A introdurre l'incontro è stato l'intervento dell'avvocato Paolo Tanoni che, dopo i dovuti ringraziamenti, ha parlato dell'importanza dell'imparzialità e dell'assenza di pregiudizi nel confrontarsi con quelli che possono essere a buon ragione considerati alcuni dei temi più scottanti dell'epoca attuale.

Il titolo del libro - in inglese "Never give an inch" - si ispira alla strategia adottata da Pompeo durante la sua carriera da diplomatico: è un mestiere che richiede abilità nelle negoziazioni, pur rimanendo ferrei e intransigenti per quegli aspetti considerati insindacabili.

A ricoprire il ruolo di moderatore dell'evento è stato il giornalista Maurizio Molinari (autore della prefazione di "Mai un passo indietro"), che, attraverso domande concise e accessibili al pubblico, ha dato modo a Pompeo di esporre i contenuti nodali del suo libro.
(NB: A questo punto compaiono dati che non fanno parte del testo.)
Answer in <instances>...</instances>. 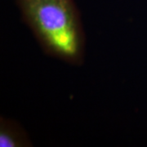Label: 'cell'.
Returning a JSON list of instances; mask_svg holds the SVG:
<instances>
[{
	"instance_id": "7a4b0ae2",
	"label": "cell",
	"mask_w": 147,
	"mask_h": 147,
	"mask_svg": "<svg viewBox=\"0 0 147 147\" xmlns=\"http://www.w3.org/2000/svg\"><path fill=\"white\" fill-rule=\"evenodd\" d=\"M29 143L25 132L17 124L10 120L1 119L0 146H27Z\"/></svg>"
},
{
	"instance_id": "6da1fadb",
	"label": "cell",
	"mask_w": 147,
	"mask_h": 147,
	"mask_svg": "<svg viewBox=\"0 0 147 147\" xmlns=\"http://www.w3.org/2000/svg\"><path fill=\"white\" fill-rule=\"evenodd\" d=\"M17 4L47 53L69 63L82 61L84 34L73 0H17Z\"/></svg>"
}]
</instances>
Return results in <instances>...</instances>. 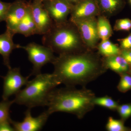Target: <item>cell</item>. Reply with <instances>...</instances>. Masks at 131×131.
I'll use <instances>...</instances> for the list:
<instances>
[{
    "mask_svg": "<svg viewBox=\"0 0 131 131\" xmlns=\"http://www.w3.org/2000/svg\"><path fill=\"white\" fill-rule=\"evenodd\" d=\"M52 64L54 68L53 74L61 84L66 86L85 87L107 70L103 57L97 52L89 49L59 55Z\"/></svg>",
    "mask_w": 131,
    "mask_h": 131,
    "instance_id": "1",
    "label": "cell"
},
{
    "mask_svg": "<svg viewBox=\"0 0 131 131\" xmlns=\"http://www.w3.org/2000/svg\"><path fill=\"white\" fill-rule=\"evenodd\" d=\"M95 96L94 92L86 87L81 89L71 86L55 88L50 94L46 111L50 115L57 112L69 113L82 119L93 109Z\"/></svg>",
    "mask_w": 131,
    "mask_h": 131,
    "instance_id": "2",
    "label": "cell"
},
{
    "mask_svg": "<svg viewBox=\"0 0 131 131\" xmlns=\"http://www.w3.org/2000/svg\"><path fill=\"white\" fill-rule=\"evenodd\" d=\"M43 45L59 55L73 54L87 49L75 24L69 19L61 24H54L43 35Z\"/></svg>",
    "mask_w": 131,
    "mask_h": 131,
    "instance_id": "3",
    "label": "cell"
},
{
    "mask_svg": "<svg viewBox=\"0 0 131 131\" xmlns=\"http://www.w3.org/2000/svg\"><path fill=\"white\" fill-rule=\"evenodd\" d=\"M60 84L53 73H40L29 81L25 88L16 94L14 102L30 108L47 106L50 94Z\"/></svg>",
    "mask_w": 131,
    "mask_h": 131,
    "instance_id": "4",
    "label": "cell"
},
{
    "mask_svg": "<svg viewBox=\"0 0 131 131\" xmlns=\"http://www.w3.org/2000/svg\"><path fill=\"white\" fill-rule=\"evenodd\" d=\"M21 48L27 52L28 60L32 64L31 76H36L41 73L42 67L47 63H52L56 58L51 49L43 45L31 42L26 46H21Z\"/></svg>",
    "mask_w": 131,
    "mask_h": 131,
    "instance_id": "5",
    "label": "cell"
},
{
    "mask_svg": "<svg viewBox=\"0 0 131 131\" xmlns=\"http://www.w3.org/2000/svg\"><path fill=\"white\" fill-rule=\"evenodd\" d=\"M71 21L77 27L87 49L92 50L96 49L100 39L97 30V18Z\"/></svg>",
    "mask_w": 131,
    "mask_h": 131,
    "instance_id": "6",
    "label": "cell"
},
{
    "mask_svg": "<svg viewBox=\"0 0 131 131\" xmlns=\"http://www.w3.org/2000/svg\"><path fill=\"white\" fill-rule=\"evenodd\" d=\"M30 76H23L19 68L8 69L7 74L4 77L3 100H8L10 96L18 93L22 87L28 83Z\"/></svg>",
    "mask_w": 131,
    "mask_h": 131,
    "instance_id": "7",
    "label": "cell"
},
{
    "mask_svg": "<svg viewBox=\"0 0 131 131\" xmlns=\"http://www.w3.org/2000/svg\"><path fill=\"white\" fill-rule=\"evenodd\" d=\"M31 12L37 33L43 35L51 29L54 23L44 6L42 0H34L31 3Z\"/></svg>",
    "mask_w": 131,
    "mask_h": 131,
    "instance_id": "8",
    "label": "cell"
},
{
    "mask_svg": "<svg viewBox=\"0 0 131 131\" xmlns=\"http://www.w3.org/2000/svg\"><path fill=\"white\" fill-rule=\"evenodd\" d=\"M44 6L54 24L68 20L74 5L66 0H47L43 2Z\"/></svg>",
    "mask_w": 131,
    "mask_h": 131,
    "instance_id": "9",
    "label": "cell"
},
{
    "mask_svg": "<svg viewBox=\"0 0 131 131\" xmlns=\"http://www.w3.org/2000/svg\"><path fill=\"white\" fill-rule=\"evenodd\" d=\"M31 3L26 0H16L11 3L5 20L7 29L15 34L16 27L27 13Z\"/></svg>",
    "mask_w": 131,
    "mask_h": 131,
    "instance_id": "10",
    "label": "cell"
},
{
    "mask_svg": "<svg viewBox=\"0 0 131 131\" xmlns=\"http://www.w3.org/2000/svg\"><path fill=\"white\" fill-rule=\"evenodd\" d=\"M31 109L28 108L26 111L25 117L22 122H16L10 120V123L15 131H39L45 125L50 115L46 111L37 117H34L31 114Z\"/></svg>",
    "mask_w": 131,
    "mask_h": 131,
    "instance_id": "11",
    "label": "cell"
},
{
    "mask_svg": "<svg viewBox=\"0 0 131 131\" xmlns=\"http://www.w3.org/2000/svg\"><path fill=\"white\" fill-rule=\"evenodd\" d=\"M100 14L97 0H82L74 5L69 19L80 20L96 17Z\"/></svg>",
    "mask_w": 131,
    "mask_h": 131,
    "instance_id": "12",
    "label": "cell"
},
{
    "mask_svg": "<svg viewBox=\"0 0 131 131\" xmlns=\"http://www.w3.org/2000/svg\"><path fill=\"white\" fill-rule=\"evenodd\" d=\"M15 34L11 31L6 29L5 32L0 35V54L3 59L4 64L8 69L11 68L9 56L14 49L21 48L20 45L15 44L13 41Z\"/></svg>",
    "mask_w": 131,
    "mask_h": 131,
    "instance_id": "13",
    "label": "cell"
},
{
    "mask_svg": "<svg viewBox=\"0 0 131 131\" xmlns=\"http://www.w3.org/2000/svg\"><path fill=\"white\" fill-rule=\"evenodd\" d=\"M103 58L107 70L110 69L120 75L125 73H131L130 65L121 54Z\"/></svg>",
    "mask_w": 131,
    "mask_h": 131,
    "instance_id": "14",
    "label": "cell"
},
{
    "mask_svg": "<svg viewBox=\"0 0 131 131\" xmlns=\"http://www.w3.org/2000/svg\"><path fill=\"white\" fill-rule=\"evenodd\" d=\"M15 32V34H22L26 37L37 34V28L31 12V6L25 16L16 27Z\"/></svg>",
    "mask_w": 131,
    "mask_h": 131,
    "instance_id": "15",
    "label": "cell"
},
{
    "mask_svg": "<svg viewBox=\"0 0 131 131\" xmlns=\"http://www.w3.org/2000/svg\"><path fill=\"white\" fill-rule=\"evenodd\" d=\"M100 15L111 17L116 14L123 7V0H97Z\"/></svg>",
    "mask_w": 131,
    "mask_h": 131,
    "instance_id": "16",
    "label": "cell"
},
{
    "mask_svg": "<svg viewBox=\"0 0 131 131\" xmlns=\"http://www.w3.org/2000/svg\"><path fill=\"white\" fill-rule=\"evenodd\" d=\"M97 52L103 57L120 54L121 50L118 46L110 41L109 39L102 40L96 47Z\"/></svg>",
    "mask_w": 131,
    "mask_h": 131,
    "instance_id": "17",
    "label": "cell"
},
{
    "mask_svg": "<svg viewBox=\"0 0 131 131\" xmlns=\"http://www.w3.org/2000/svg\"><path fill=\"white\" fill-rule=\"evenodd\" d=\"M97 30L100 39H109L113 35L112 26L107 17L100 15L97 17Z\"/></svg>",
    "mask_w": 131,
    "mask_h": 131,
    "instance_id": "18",
    "label": "cell"
},
{
    "mask_svg": "<svg viewBox=\"0 0 131 131\" xmlns=\"http://www.w3.org/2000/svg\"><path fill=\"white\" fill-rule=\"evenodd\" d=\"M93 102L95 105L100 106L112 111H117L119 104L117 101L110 96H105L96 97L94 98Z\"/></svg>",
    "mask_w": 131,
    "mask_h": 131,
    "instance_id": "19",
    "label": "cell"
},
{
    "mask_svg": "<svg viewBox=\"0 0 131 131\" xmlns=\"http://www.w3.org/2000/svg\"><path fill=\"white\" fill-rule=\"evenodd\" d=\"M105 128L108 131H127L130 129L125 126L122 120L116 119L112 117H108Z\"/></svg>",
    "mask_w": 131,
    "mask_h": 131,
    "instance_id": "20",
    "label": "cell"
},
{
    "mask_svg": "<svg viewBox=\"0 0 131 131\" xmlns=\"http://www.w3.org/2000/svg\"><path fill=\"white\" fill-rule=\"evenodd\" d=\"M121 78L117 88L120 92L126 93L131 90V73L120 75Z\"/></svg>",
    "mask_w": 131,
    "mask_h": 131,
    "instance_id": "21",
    "label": "cell"
},
{
    "mask_svg": "<svg viewBox=\"0 0 131 131\" xmlns=\"http://www.w3.org/2000/svg\"><path fill=\"white\" fill-rule=\"evenodd\" d=\"M13 103V100L10 101L8 100H3L0 102V122L11 119L9 117V109Z\"/></svg>",
    "mask_w": 131,
    "mask_h": 131,
    "instance_id": "22",
    "label": "cell"
},
{
    "mask_svg": "<svg viewBox=\"0 0 131 131\" xmlns=\"http://www.w3.org/2000/svg\"><path fill=\"white\" fill-rule=\"evenodd\" d=\"M131 29V20L128 18L117 20L114 27V30L116 31H129Z\"/></svg>",
    "mask_w": 131,
    "mask_h": 131,
    "instance_id": "23",
    "label": "cell"
},
{
    "mask_svg": "<svg viewBox=\"0 0 131 131\" xmlns=\"http://www.w3.org/2000/svg\"><path fill=\"white\" fill-rule=\"evenodd\" d=\"M117 111L121 119L125 121L131 116V103L119 105Z\"/></svg>",
    "mask_w": 131,
    "mask_h": 131,
    "instance_id": "24",
    "label": "cell"
},
{
    "mask_svg": "<svg viewBox=\"0 0 131 131\" xmlns=\"http://www.w3.org/2000/svg\"><path fill=\"white\" fill-rule=\"evenodd\" d=\"M11 3L1 1L0 0V22L5 21Z\"/></svg>",
    "mask_w": 131,
    "mask_h": 131,
    "instance_id": "25",
    "label": "cell"
},
{
    "mask_svg": "<svg viewBox=\"0 0 131 131\" xmlns=\"http://www.w3.org/2000/svg\"><path fill=\"white\" fill-rule=\"evenodd\" d=\"M118 41L120 43V48L121 50L131 49V34L126 37L118 39Z\"/></svg>",
    "mask_w": 131,
    "mask_h": 131,
    "instance_id": "26",
    "label": "cell"
},
{
    "mask_svg": "<svg viewBox=\"0 0 131 131\" xmlns=\"http://www.w3.org/2000/svg\"><path fill=\"white\" fill-rule=\"evenodd\" d=\"M9 120L0 122V131H14V128L11 125Z\"/></svg>",
    "mask_w": 131,
    "mask_h": 131,
    "instance_id": "27",
    "label": "cell"
},
{
    "mask_svg": "<svg viewBox=\"0 0 131 131\" xmlns=\"http://www.w3.org/2000/svg\"><path fill=\"white\" fill-rule=\"evenodd\" d=\"M121 54L126 59L131 68V49L121 50Z\"/></svg>",
    "mask_w": 131,
    "mask_h": 131,
    "instance_id": "28",
    "label": "cell"
},
{
    "mask_svg": "<svg viewBox=\"0 0 131 131\" xmlns=\"http://www.w3.org/2000/svg\"><path fill=\"white\" fill-rule=\"evenodd\" d=\"M66 1L70 3H71L73 4V5H74L75 4H76V3H78L80 2L82 0H66Z\"/></svg>",
    "mask_w": 131,
    "mask_h": 131,
    "instance_id": "29",
    "label": "cell"
},
{
    "mask_svg": "<svg viewBox=\"0 0 131 131\" xmlns=\"http://www.w3.org/2000/svg\"><path fill=\"white\" fill-rule=\"evenodd\" d=\"M129 2H130V3L131 4V0H129Z\"/></svg>",
    "mask_w": 131,
    "mask_h": 131,
    "instance_id": "30",
    "label": "cell"
},
{
    "mask_svg": "<svg viewBox=\"0 0 131 131\" xmlns=\"http://www.w3.org/2000/svg\"><path fill=\"white\" fill-rule=\"evenodd\" d=\"M42 1L43 2V1H47V0H42Z\"/></svg>",
    "mask_w": 131,
    "mask_h": 131,
    "instance_id": "31",
    "label": "cell"
}]
</instances>
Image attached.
A partire dalla questione iraniana, fino all'uccisione di Alex Pretti da parte degli agenti dell'ICE (Immigration and Customs Enforcement), le argomentazioni di Pompeo hanno suscitato l'entusiasmo e il plauso del pubblico: specchio di una fetta di popolazione fortemente affezionata all'egemonia degli USA in Italia e nel mondo.

L'ex diplomatico statunitense ha infatti affermato a più riprese la necessità di un Occidente forte e coeso contro la minaccia orientale, ma soprattutto il ruolo chiave che gli Stati Uniti continuano a ricoprire a livello globale: "Tutte le nazioni fanno affidamento negli Stati Uniti e, quando hanno bisogno di una mano, chiedono aiuto a noi, non alla Cina".

Evasivo di fronte alla domanda di Molinari sulla questione israelo-palestinese, Pompeo ha sottolineato l'importanza degli Accordi di Abramo e la centralità del problema iraniano: "La politica adottata da Trump non tende all'isolazionismo, ma ad eliminare le tendenze anti-americane e anti-israeliane. Bisogna anche riconoscere che attualmente la questione iraniana è più centrale e urgente di quella di Gaza, la cui ricostruzione costituirà sicuramente una svolta fondamentale per il Medio Oriente".

Russia, Cina e Corea del Nord hanno rappresentato il fulcro dell'incontro, con particolare attenzione alla minaccia che il regime di Xi Jinping incarna per l'Occidente e alla necessità di una presa di posizione da parte dell'Europa: "L'Europa non ha investito a sufficienza sulla propria sicurezza e deve iniziare a mobilitarsi per rafforzare il sistema difensivo. Bisogna anche prestare attenzione ai bambini e ai giovani, a cui la dottrina comunista viene inculcata attraverso alcuni social network".
La cerimonia si è conclusa con il conferimento della cittadinanza onoraria a Pompeo da parte del sindaco di Pacentro (paese di origine dei bisnonni del diplomatico statunitense), sottolineando ancora una volta lo stretto sodalizio tra l'ex segretario di stato e le sue origini abruzzesi.